Le dernier repaire des Hells Angels encore debout au Québec avait été confisqué en septembre 2017 par la juge Carol Cohen de la Cour supérieure qui avait déterminé que le bunker et les terrains adjacents étaient des biens infractionnels.

« Le DPCP est satisfait de la décision de la Cour suprême qui refuse la demande d’autorisation d’appel du jugement de la Cour d’appel. Cela met un terme au litige au sujet de cet immeuble. En conséquence, tel qu’ordonné par la Cour supérieure, cette décision confirme la confiscation de l’immeuble au profit de la Procureure générale qui en devient seule et unique propriétaire afin qu’il en soit disposé selon les instructions du Directeur des poursuites criminelles et pénales, le tout conformément à la Loi. Le DPCP prendra le temps d’évaluer toutes les options possibles avant de rendre publique la décision sur l’avenir de ce bien infractionnel », signale le porte-parole du directeur des poursuites criminelles et pénales (DPCP), Me Jean-Pascal Boucher.

Le repaire fortifié aux toits rouges avait servi de théâtre à une purge interne du groupe de motards criminalisé en 1985. Cinq membres du chapitre North y avaient été abattus.

C’est sur le récit des faits exposés au tribunal lors de la condamnation de certains Hells Angels du chapitre de Sherbrooke en 2012 et sur des photographies du repaire prises lors de perquisitions au début des années 2000 que reposait la preuve en confiscation du 1575 Wellington Sud qui avait été déposée devant la Cour supérieure.
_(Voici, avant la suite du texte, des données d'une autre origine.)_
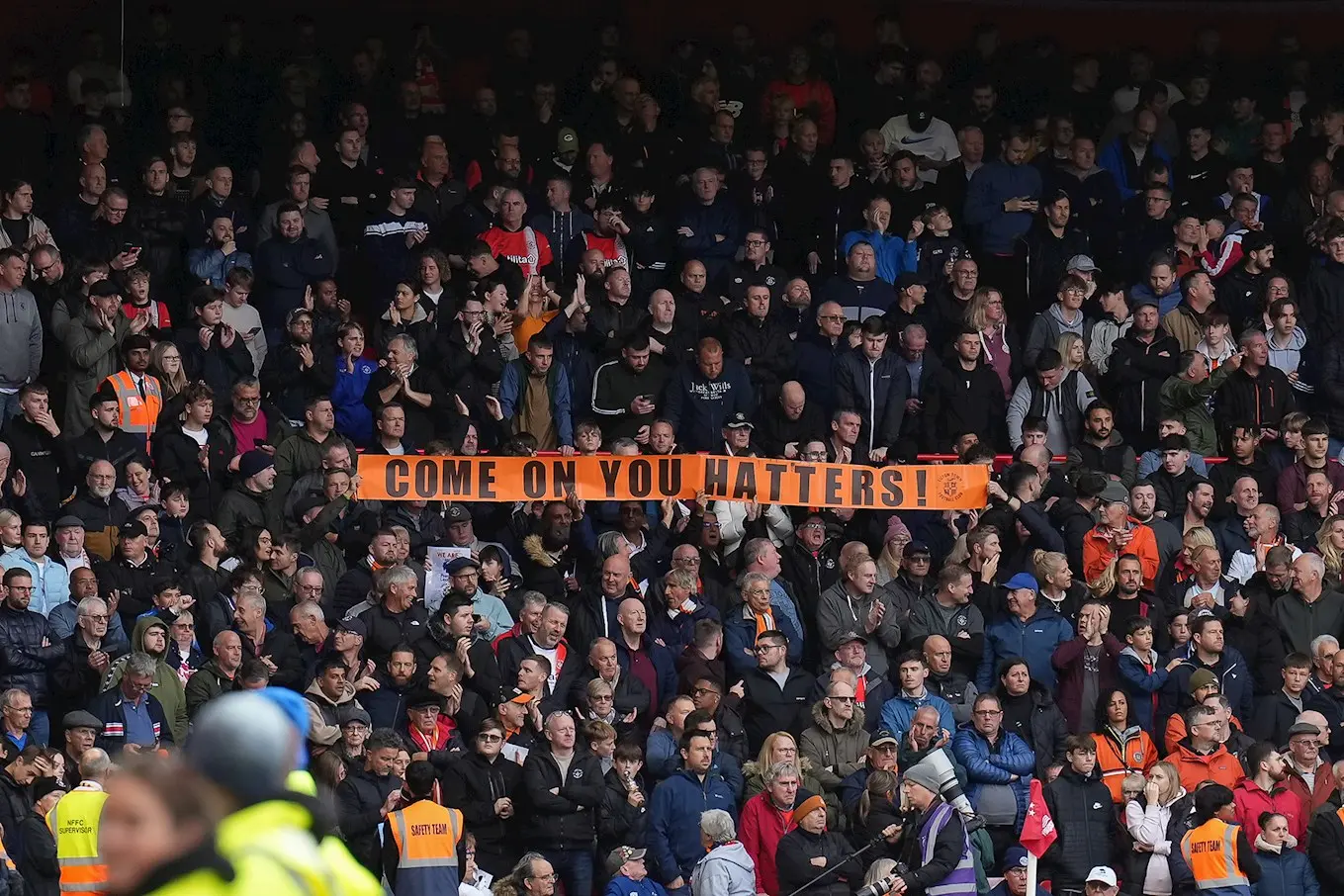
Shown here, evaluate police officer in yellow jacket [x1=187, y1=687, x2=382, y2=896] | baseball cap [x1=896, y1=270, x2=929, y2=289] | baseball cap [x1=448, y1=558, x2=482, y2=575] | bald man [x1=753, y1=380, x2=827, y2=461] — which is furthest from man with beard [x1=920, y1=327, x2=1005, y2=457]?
police officer in yellow jacket [x1=187, y1=687, x2=382, y2=896]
« C’est certain que nous sommes déçus de ne pas avoir l’opportunité de nous faire entendre par la Cour suprême. À l’étape de l’autorisation, aucune justification ne doit être donnée. Nous ne saurons jamais si notre appel était mal fondé en droit ou s’il a été rejeté parce que la question en litige n’était pas d’intérêt national. La Cour d’appel avait rejeté notre pourvoi pour une question de juridiction. C’est sur cette question que portait notre demande. La cause ne sera jamais entendue sur le fond et ça met un terme à cette saga », signale Me Mylène Lareau.